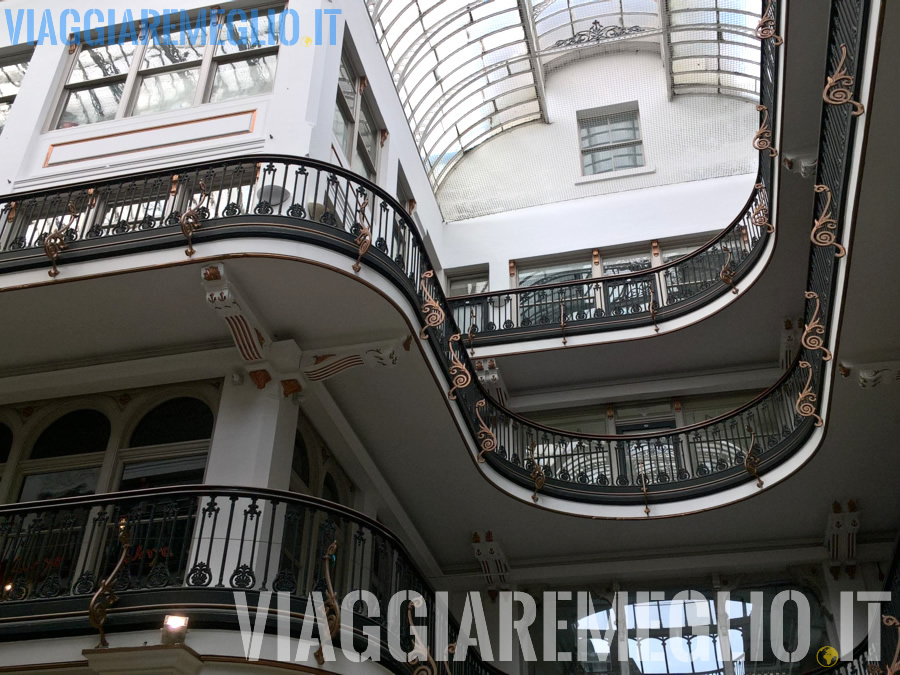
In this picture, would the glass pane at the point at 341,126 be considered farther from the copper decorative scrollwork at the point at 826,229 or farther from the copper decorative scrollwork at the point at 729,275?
the copper decorative scrollwork at the point at 826,229

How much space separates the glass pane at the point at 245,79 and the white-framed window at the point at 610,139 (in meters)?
8.55

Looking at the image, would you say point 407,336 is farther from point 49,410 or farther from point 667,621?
point 667,621

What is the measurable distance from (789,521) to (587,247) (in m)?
6.43

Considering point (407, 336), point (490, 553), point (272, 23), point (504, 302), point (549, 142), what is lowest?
point (490, 553)

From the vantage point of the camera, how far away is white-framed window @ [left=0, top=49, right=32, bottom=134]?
40.9 ft

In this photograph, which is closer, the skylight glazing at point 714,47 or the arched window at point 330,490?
the arched window at point 330,490

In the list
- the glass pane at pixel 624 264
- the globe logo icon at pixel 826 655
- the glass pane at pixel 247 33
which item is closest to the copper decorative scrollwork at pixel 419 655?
the globe logo icon at pixel 826 655

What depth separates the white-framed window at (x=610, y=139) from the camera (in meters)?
17.8

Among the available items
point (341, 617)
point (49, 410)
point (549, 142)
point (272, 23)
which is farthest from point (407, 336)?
point (549, 142)

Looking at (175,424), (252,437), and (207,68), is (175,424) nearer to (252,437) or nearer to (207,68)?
(252,437)

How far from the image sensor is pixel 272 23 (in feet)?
37.5

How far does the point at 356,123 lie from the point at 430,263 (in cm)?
359

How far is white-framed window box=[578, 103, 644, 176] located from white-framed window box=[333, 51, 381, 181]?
241 inches

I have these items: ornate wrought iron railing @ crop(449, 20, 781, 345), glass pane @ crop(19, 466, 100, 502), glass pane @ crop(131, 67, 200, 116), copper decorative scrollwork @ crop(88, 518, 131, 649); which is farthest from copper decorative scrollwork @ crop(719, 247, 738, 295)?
copper decorative scrollwork @ crop(88, 518, 131, 649)
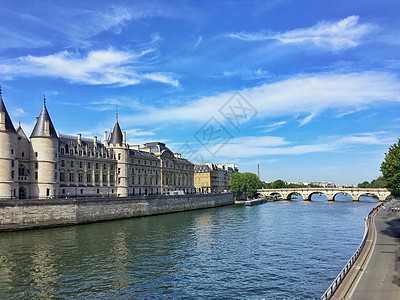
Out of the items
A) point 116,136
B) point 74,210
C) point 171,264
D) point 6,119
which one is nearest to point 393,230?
point 171,264

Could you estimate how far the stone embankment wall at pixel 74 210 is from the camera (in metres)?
46.3

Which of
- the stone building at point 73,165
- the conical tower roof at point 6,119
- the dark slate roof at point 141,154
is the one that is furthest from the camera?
the dark slate roof at point 141,154

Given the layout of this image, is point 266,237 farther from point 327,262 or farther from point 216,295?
point 216,295

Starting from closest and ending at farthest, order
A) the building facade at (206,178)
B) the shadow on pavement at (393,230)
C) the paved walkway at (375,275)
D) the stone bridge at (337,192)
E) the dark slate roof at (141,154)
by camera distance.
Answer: the paved walkway at (375,275)
the shadow on pavement at (393,230)
the dark slate roof at (141,154)
the stone bridge at (337,192)
the building facade at (206,178)

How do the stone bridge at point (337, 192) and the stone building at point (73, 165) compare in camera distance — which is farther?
the stone bridge at point (337, 192)

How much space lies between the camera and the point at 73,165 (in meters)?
67.3

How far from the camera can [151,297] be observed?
21125 mm

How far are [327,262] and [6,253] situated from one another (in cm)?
3053

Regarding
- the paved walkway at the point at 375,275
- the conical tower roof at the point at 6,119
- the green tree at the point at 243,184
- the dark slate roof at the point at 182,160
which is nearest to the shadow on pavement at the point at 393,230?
the paved walkway at the point at 375,275

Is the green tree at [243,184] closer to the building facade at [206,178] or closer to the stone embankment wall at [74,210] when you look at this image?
the building facade at [206,178]

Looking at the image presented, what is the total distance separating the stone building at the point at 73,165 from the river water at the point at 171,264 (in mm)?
12385

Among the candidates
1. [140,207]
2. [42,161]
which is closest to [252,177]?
[140,207]

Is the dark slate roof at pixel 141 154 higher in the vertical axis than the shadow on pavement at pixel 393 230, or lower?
higher

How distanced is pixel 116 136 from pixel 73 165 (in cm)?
1422
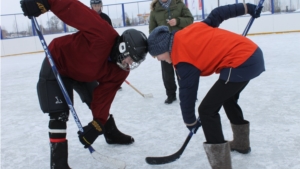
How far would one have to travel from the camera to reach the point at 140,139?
244 centimetres

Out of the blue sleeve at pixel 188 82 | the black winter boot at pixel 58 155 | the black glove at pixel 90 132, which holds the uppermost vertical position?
the blue sleeve at pixel 188 82

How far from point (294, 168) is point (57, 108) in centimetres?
139

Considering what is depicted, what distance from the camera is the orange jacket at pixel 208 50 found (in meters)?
1.51

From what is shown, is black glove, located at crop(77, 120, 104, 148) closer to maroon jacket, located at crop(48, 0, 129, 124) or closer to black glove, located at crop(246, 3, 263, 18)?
maroon jacket, located at crop(48, 0, 129, 124)

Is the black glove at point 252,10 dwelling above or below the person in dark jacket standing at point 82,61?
above

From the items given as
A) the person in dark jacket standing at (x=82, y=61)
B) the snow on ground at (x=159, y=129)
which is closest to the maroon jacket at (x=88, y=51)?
the person in dark jacket standing at (x=82, y=61)

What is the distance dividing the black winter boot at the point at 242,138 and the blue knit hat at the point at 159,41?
747mm

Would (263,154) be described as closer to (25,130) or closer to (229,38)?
(229,38)

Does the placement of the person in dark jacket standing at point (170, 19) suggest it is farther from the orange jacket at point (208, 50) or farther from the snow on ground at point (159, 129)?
the orange jacket at point (208, 50)

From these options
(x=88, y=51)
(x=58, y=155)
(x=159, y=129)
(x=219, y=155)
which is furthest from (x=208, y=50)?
(x=159, y=129)

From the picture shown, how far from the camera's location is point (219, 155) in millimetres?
1606

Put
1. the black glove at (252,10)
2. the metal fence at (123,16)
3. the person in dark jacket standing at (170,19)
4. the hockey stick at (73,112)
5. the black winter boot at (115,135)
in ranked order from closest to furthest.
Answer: the hockey stick at (73,112) < the black glove at (252,10) < the black winter boot at (115,135) < the person in dark jacket standing at (170,19) < the metal fence at (123,16)

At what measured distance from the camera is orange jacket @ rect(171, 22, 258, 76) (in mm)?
1513

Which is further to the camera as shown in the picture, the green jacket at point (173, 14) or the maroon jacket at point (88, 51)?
the green jacket at point (173, 14)
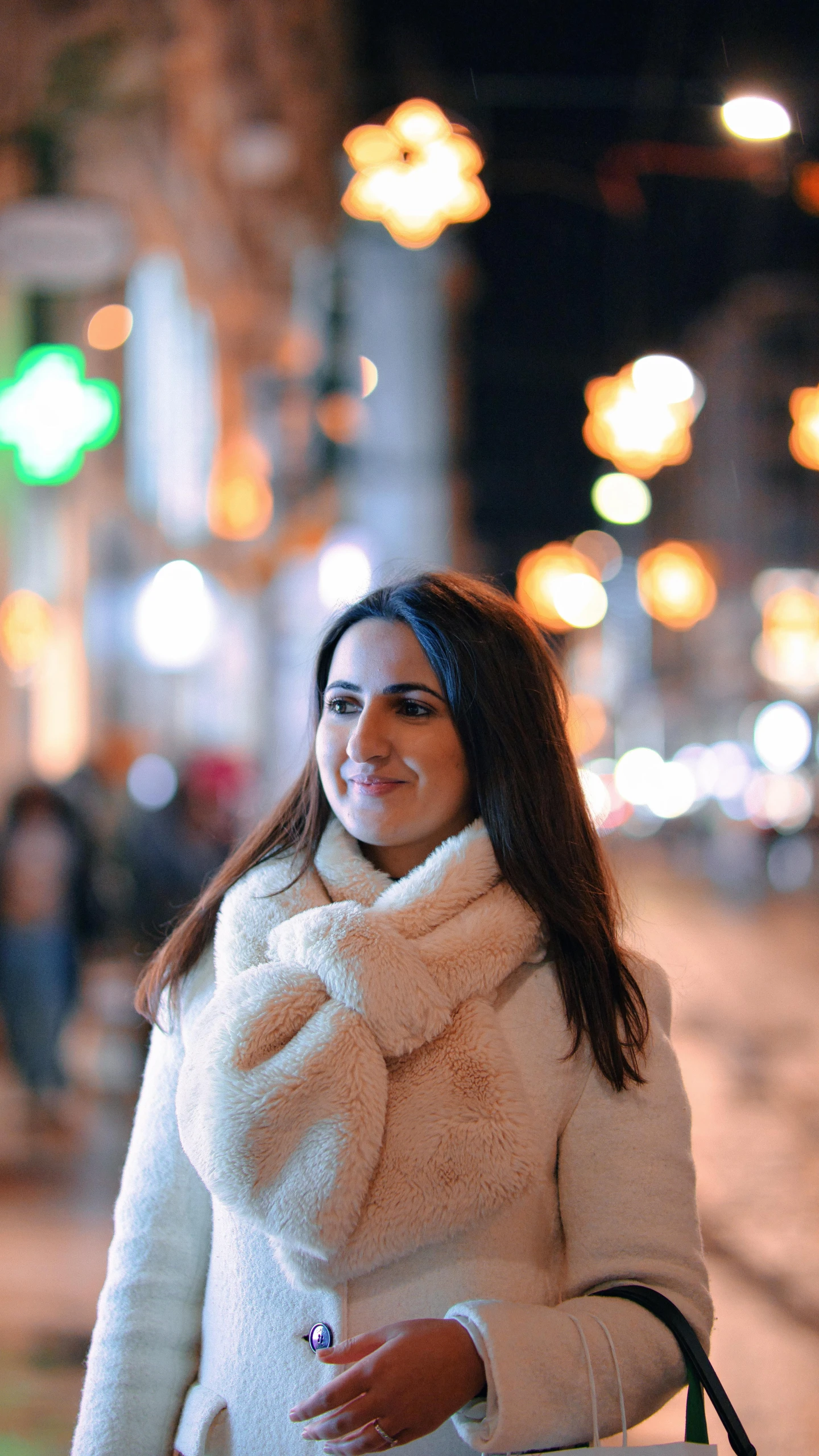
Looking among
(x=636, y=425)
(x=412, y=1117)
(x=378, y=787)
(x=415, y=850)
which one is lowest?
(x=412, y=1117)

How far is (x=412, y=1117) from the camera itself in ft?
6.09

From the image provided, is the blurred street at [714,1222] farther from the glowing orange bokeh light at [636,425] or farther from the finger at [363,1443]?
the glowing orange bokeh light at [636,425]

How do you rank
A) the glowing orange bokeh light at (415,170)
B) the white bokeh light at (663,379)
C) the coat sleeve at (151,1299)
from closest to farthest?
the coat sleeve at (151,1299) < the glowing orange bokeh light at (415,170) < the white bokeh light at (663,379)

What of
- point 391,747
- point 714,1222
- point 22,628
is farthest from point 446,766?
point 22,628

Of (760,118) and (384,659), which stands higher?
(760,118)

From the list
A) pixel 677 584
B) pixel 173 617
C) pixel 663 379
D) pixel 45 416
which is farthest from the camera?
pixel 677 584

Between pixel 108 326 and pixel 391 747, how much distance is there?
46.3 ft

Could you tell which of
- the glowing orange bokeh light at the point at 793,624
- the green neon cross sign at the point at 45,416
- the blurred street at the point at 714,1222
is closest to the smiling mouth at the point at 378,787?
the blurred street at the point at 714,1222

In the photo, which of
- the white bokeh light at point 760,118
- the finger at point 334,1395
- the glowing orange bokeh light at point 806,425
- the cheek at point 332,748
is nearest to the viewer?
the finger at point 334,1395

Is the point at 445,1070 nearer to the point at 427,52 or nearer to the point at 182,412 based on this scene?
the point at 427,52

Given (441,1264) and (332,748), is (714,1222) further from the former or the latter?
(332,748)

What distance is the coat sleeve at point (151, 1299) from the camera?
195 centimetres

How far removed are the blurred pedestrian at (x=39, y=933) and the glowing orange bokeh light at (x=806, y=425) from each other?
545 centimetres

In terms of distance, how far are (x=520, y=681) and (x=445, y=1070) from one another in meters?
0.60
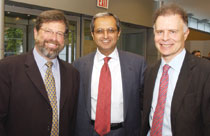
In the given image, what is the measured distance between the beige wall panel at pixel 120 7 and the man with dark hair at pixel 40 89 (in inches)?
79.0

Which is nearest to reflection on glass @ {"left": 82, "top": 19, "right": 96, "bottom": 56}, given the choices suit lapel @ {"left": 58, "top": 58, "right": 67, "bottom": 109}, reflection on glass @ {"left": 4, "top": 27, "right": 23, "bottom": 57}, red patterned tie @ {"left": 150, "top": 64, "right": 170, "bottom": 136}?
reflection on glass @ {"left": 4, "top": 27, "right": 23, "bottom": 57}

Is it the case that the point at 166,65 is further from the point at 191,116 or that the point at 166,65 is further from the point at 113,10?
the point at 113,10

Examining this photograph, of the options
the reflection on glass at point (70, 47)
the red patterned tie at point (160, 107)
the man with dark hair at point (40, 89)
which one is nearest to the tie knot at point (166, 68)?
the red patterned tie at point (160, 107)

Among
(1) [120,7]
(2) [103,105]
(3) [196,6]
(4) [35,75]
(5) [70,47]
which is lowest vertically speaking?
(2) [103,105]

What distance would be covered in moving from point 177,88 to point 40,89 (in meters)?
1.20

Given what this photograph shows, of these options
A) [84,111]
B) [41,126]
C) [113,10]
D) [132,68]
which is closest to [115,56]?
[132,68]

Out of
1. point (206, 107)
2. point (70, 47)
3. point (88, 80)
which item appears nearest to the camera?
point (206, 107)

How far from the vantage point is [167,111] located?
175cm

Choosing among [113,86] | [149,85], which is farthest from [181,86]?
[113,86]

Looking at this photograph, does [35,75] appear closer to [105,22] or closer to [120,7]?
[105,22]

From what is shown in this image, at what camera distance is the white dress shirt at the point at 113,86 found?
2.29 meters

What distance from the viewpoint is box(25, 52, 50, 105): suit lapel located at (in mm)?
1878

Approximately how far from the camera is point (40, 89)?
1876 mm

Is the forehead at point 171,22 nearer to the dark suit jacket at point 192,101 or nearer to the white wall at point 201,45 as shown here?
the dark suit jacket at point 192,101
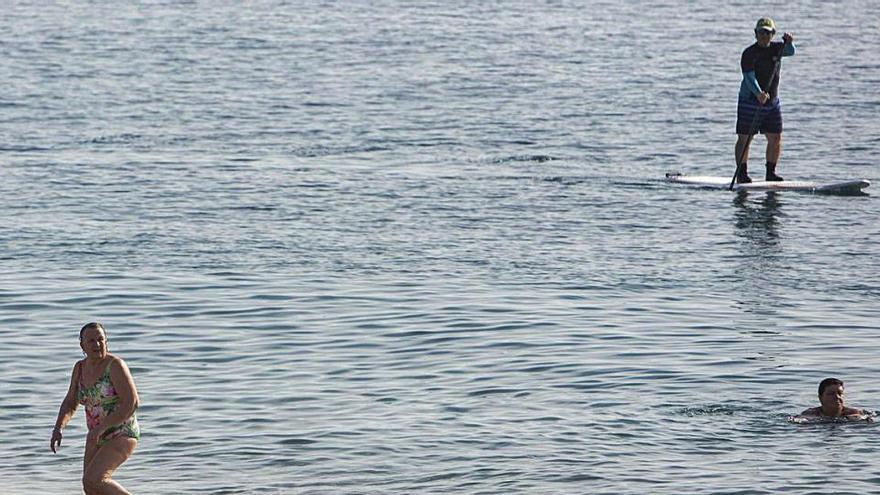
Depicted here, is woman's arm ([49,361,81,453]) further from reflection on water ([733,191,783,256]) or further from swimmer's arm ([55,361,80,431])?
reflection on water ([733,191,783,256])

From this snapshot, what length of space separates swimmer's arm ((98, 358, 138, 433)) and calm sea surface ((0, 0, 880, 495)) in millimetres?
2314

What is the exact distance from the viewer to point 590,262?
23781mm

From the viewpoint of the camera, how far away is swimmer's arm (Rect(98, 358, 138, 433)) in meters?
12.6

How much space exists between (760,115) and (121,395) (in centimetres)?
1726

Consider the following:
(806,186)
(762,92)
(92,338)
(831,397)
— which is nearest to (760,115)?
(762,92)

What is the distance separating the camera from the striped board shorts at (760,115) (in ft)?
91.2

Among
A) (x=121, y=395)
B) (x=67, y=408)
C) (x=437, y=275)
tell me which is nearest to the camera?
(x=121, y=395)

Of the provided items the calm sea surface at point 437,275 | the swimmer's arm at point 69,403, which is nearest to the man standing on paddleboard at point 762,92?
the calm sea surface at point 437,275

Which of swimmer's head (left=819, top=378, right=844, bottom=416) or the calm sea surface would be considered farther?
swimmer's head (left=819, top=378, right=844, bottom=416)

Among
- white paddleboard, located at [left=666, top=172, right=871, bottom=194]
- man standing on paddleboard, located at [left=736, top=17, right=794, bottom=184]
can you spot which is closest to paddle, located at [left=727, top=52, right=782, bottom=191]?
man standing on paddleboard, located at [left=736, top=17, right=794, bottom=184]

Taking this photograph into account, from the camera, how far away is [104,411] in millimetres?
12734

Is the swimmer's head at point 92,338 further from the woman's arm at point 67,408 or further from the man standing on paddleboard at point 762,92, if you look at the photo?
the man standing on paddleboard at point 762,92

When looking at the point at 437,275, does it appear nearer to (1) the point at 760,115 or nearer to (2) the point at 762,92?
(2) the point at 762,92

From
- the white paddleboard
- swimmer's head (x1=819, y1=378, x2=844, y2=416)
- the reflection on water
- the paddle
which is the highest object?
the paddle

============================================================

▸ What is required
For this exercise, please retype exactly the lines in the listing from the line with "What is the exact" through its last line, both ends included.

▸ Task result
What is the exact distance from the viewer to point 590,262?
23781mm

From the viewpoint of the camera, how far away is swimmer's arm (Rect(98, 358, 138, 433)) in meters?
12.6

How much space exists between (760,115) and (121,395) (in centimetres)?
1726

Consider the following:
(806,186)
(762,92)
(92,338)
(831,397)
— which is nearest to (760,115)?
(762,92)

What is the distance separating the camera from the striped board shorts at (760,115) (in ft)?
91.2

Among
A) (x=121, y=395)
B) (x=67, y=408)
C) (x=437, y=275)
tell me which is nearest to the camera?
(x=121, y=395)

Of the provided items the calm sea surface at point 437,275 | the swimmer's arm at point 69,403, which is nearest to the man standing on paddleboard at point 762,92?
the calm sea surface at point 437,275

Which of swimmer's head (left=819, top=378, right=844, bottom=416) or the calm sea surface would be considered farther?
swimmer's head (left=819, top=378, right=844, bottom=416)

Among
- white paddleboard, located at [left=666, top=172, right=871, bottom=194]
- man standing on paddleboard, located at [left=736, top=17, right=794, bottom=184]
can you spot which is closest to paddle, located at [left=727, top=52, right=782, bottom=191]?
man standing on paddleboard, located at [left=736, top=17, right=794, bottom=184]

Taking this photograph into account, from the camera, how far away is [104,411] in millimetres?
12734

Is the swimmer's head at point 92,338 further from the woman's arm at point 67,408 or further from the man standing on paddleboard at point 762,92, if you look at the photo?
the man standing on paddleboard at point 762,92

When looking at the point at 437,275, does it appear nearer to (1) the point at 760,115 or nearer to (2) the point at 762,92?
(2) the point at 762,92

From
- the white paddleboard
- swimmer's head (x1=819, y1=378, x2=844, y2=416)
- the reflection on water
- the paddle
which is the highest object?
the paddle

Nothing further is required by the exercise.